I think it's good and generally speaking I think that the pronoun can be removed and replaced with the alif and laam. So instead of using complex structures like many examples in this thread it might be better to drop the pronoun and use the definite form. 
Context is generally enough to show that the pronoun is intended even if it's not mentioned.


----------



## elroy

Thanks!

I agree that the definite article is often sufficient (as I said earlier).  As a matter of fact, it would probably be sufficient in this case: she’s looking in her own bag, so it’s a safe assumption that the lipstick is hers. 

(Actually, strictly speaking even my addition of “that she had lost” doesn’t rule out the possibility that it’s someone else’s.  But it’s an unlikely scenario.)


----------



## Abbe

I'm sorry I didn't read all posts and didn't know it had been mentioned earlier. Anyway it's a good solution in this and many other cases.


----------



## cherine

elroy said:


> I just translated
> 
> _Looking for her lipstick, she fished in her bag.   _​
> as
> 
> بحثت في حقيبتها وهي تحاول إيجاد أحمر الشفاه الذي كانت قد أضاعته.​
> What do people think of my solution?


Yes, I think it's natural to drop the pronoun here.
As for the translation itself, I think الذي كانت قد أضاعته is an unnecessary addition, especially that there's nothing in the source that says she's lost it, she's simply looking for it.


----------



## elroy

cherine said:


> there's nothing in the source that says she's lost it, she's simply looking for it.


 Good point!


----------



## Qureshpor

Qureshpor said:


> ^ Thank you @elroy. Back to the drawing board, it seems! Have we managed to get some sort of final consensus? I wonder what Sibawayh would have come up with for "my passport, my football, my passport, my cup of water" and the like?


I have read through the whole of this thread and would like to thank all the participants because for me personally, it has been a very informative experience. Gratitude is especially due to elroy and Matat for having an intellectual but at the same time civilised dialogue.
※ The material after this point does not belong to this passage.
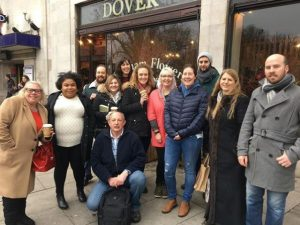 Mental Health Mates walk attendees in front of florist outside Clapham South Tube Station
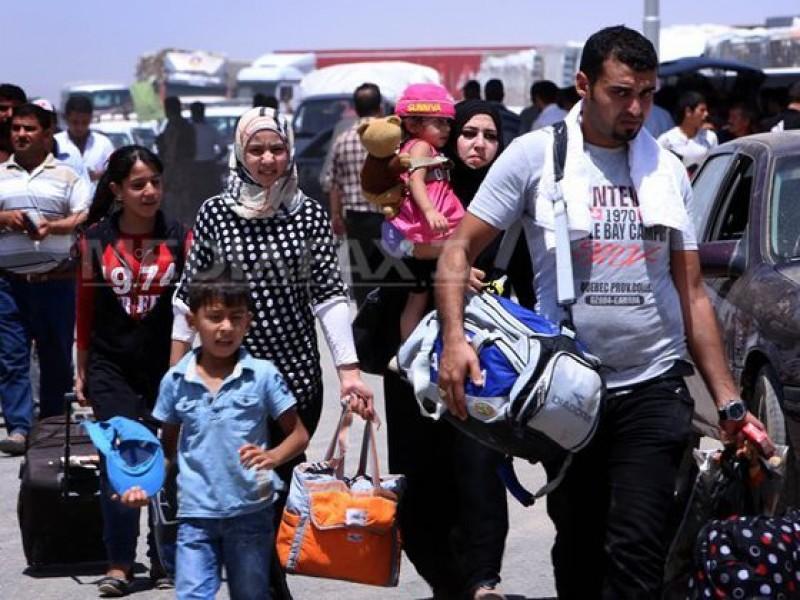33 de migranţi din Irak, dintre care 11 copii, au fost descoperiţi ascunşi într-un TIR, în Arad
Taking "bedroom: غرفة نوم" as the starting point I propose to sum up this thread and suggest a possible way out. Please forgive me if I have taken undue liberty in my summation.

Broadly speaking there have been four suggestions put forward for "my bed room" and these are:

i) غرفة نومي (currently found in MS I believe)

ii) غرفة النوم خاصتي & غرفة النوم الخاصة بي (elroy’s suggestions – commonly used in MSA)

iii) غرفتي غرفة النوم (Matat’s suggestion – an example of “badal” – found in Classical Arabic)

iv) غرفتي النومية & غرفتي ذات النوم (Abu Talha’s suggestions)

The very reason this debate has come about is that Arabic does not have separate possessive pronouns, like my, our, his, her etc but makes do with suffixes such as -ii (my), -naa (our), -hu (his), -haa (her) and so on. The nearest separate words it has to express possession are lii, la-naa, la-hu and la-haa respectively.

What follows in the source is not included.